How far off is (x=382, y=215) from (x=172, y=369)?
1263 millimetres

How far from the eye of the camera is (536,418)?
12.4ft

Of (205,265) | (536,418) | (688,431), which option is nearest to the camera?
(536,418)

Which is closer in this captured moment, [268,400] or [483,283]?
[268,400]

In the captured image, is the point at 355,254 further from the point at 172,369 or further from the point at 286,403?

+ + + +

→ Directive: Please reproduce the entire listing, exactly as shown.

→ Written answer:
How far off is (x=382, y=215) from (x=172, y=369)?
1263 millimetres

How far from the eye of the camera is (536,418)?
12.4ft

Of (205,265) | (536,418) | (688,431), which option is nearest to the camera?
(536,418)

Which is closer in this captured moment, [268,400] or [483,283]?
[268,400]

In the captured image, is the point at 355,254 further from the point at 172,369 or further from the point at 286,403?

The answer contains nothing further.